The title is a quote from a Ken Robinson Education TED talk. Another is "Teaching is not a delivery system." It's worth a listen:
One quibble. He says that the purpose of education is learning. I know that's obvious, but it's also easily misplaced, because it leads to the business of measuring learning. The truth is that nobody really knows what "learning" is, and it's probably not one thing at all. The simple-minded view that a teacher shows you how to perform a task, and then you can do it yourself is ubiquitous, but dangerously incomplete. Going back to the title of the post, the real purpose of education is to produce achievement. But schools almost uniformly get a pass on this--students aren't expected to achieve anything real, just pass tests. Ironically perhaps, this is absolutely not true in athletics, where it's not enough to play a good practice game. Nobody really cares about that.
The effect of this shift in perspective is subtle but powerful. If we want achievement, we should cultivate curiosity and intrinsic motivation, and this is a completely different pedagogy than lecture-test-certify.

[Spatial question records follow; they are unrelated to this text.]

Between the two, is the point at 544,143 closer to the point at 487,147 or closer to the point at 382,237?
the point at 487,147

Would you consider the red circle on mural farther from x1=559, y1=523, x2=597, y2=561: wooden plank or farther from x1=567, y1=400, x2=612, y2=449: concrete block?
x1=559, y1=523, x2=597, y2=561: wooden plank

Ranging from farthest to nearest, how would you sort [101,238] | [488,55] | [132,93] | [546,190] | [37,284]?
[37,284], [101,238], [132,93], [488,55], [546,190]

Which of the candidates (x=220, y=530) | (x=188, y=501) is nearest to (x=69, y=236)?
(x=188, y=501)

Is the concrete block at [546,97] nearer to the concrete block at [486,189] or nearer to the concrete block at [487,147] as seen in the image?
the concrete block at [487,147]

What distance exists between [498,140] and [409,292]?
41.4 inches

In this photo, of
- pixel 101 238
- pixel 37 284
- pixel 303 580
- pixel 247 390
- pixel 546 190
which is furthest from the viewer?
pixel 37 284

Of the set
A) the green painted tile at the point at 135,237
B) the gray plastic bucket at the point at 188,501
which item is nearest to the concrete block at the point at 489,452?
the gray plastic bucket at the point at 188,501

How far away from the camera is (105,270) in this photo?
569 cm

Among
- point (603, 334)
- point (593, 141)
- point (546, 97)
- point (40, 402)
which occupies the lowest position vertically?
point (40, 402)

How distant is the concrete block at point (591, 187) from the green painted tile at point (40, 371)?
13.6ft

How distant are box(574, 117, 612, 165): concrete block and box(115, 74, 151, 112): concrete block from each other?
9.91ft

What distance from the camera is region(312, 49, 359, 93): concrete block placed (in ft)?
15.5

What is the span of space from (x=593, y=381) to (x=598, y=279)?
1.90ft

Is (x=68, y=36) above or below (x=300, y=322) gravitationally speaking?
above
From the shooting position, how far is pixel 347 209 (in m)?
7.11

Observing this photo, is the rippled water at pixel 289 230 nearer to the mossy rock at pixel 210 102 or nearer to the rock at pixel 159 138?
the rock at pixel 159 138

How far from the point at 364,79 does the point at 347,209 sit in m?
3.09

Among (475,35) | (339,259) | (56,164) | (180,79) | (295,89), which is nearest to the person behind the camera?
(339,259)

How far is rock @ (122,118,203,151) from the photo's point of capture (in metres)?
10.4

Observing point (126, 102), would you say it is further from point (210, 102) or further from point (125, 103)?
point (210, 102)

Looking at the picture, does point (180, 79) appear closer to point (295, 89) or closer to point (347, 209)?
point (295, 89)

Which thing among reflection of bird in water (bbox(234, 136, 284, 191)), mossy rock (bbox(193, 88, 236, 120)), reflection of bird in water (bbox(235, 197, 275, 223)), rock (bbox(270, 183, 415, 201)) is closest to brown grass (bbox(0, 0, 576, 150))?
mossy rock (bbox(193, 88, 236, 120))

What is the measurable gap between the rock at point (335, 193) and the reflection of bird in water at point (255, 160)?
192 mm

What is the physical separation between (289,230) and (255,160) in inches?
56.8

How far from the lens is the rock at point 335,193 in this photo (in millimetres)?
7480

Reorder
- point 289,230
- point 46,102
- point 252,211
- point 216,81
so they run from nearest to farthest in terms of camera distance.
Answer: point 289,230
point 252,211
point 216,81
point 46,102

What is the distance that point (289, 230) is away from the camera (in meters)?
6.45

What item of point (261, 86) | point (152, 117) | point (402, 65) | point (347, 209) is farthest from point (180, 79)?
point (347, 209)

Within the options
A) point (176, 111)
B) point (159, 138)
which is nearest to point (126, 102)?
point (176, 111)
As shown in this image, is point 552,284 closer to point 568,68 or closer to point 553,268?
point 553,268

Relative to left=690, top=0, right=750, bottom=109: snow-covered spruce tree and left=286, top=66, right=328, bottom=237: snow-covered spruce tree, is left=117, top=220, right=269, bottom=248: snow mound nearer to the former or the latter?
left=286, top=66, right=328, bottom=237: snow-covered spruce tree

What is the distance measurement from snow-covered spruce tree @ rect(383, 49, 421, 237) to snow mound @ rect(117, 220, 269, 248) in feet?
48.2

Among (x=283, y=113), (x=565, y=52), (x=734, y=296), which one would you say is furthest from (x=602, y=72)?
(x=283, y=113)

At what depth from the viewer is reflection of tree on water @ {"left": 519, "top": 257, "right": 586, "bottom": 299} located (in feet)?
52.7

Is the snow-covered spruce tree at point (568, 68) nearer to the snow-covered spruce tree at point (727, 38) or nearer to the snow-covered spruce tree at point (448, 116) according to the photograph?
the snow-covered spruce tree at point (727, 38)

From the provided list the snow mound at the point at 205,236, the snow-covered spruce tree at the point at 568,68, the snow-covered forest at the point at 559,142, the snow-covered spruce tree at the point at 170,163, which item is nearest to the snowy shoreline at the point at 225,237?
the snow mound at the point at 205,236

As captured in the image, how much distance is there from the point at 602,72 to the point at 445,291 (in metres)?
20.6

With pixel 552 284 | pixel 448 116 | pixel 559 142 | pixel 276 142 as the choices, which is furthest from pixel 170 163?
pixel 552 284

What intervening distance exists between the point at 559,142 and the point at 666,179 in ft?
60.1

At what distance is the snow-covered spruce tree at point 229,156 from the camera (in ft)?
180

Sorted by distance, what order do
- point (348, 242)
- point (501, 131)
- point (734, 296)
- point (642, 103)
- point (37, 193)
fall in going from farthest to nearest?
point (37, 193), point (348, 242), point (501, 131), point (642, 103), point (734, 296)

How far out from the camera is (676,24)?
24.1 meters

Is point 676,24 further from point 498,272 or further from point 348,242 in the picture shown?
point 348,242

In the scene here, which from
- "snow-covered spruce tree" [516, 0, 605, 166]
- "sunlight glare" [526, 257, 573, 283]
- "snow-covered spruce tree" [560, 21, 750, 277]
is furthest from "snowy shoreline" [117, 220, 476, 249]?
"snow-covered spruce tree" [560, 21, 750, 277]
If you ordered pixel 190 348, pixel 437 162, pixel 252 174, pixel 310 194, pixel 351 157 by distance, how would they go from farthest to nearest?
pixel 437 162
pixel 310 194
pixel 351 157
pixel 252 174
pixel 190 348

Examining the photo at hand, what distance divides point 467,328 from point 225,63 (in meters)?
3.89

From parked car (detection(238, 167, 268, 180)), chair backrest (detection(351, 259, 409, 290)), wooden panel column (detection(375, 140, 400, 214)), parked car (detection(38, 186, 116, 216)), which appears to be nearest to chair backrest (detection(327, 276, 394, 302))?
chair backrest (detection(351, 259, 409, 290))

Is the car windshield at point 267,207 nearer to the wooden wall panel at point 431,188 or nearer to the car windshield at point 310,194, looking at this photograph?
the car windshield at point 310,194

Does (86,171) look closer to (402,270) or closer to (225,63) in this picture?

The thesis of an ongoing research project at my college is that the Internet allows the kind of direct engagement with the world that makes this achievement possible in all areas of study. Others are moving in that direction too. You can see an example in Auburn University's Quality Enhancement Plan. They don't take the idea as far as we are trying to, but it's a very nice project, and I love the tag line: Learn it. Live it. Share it.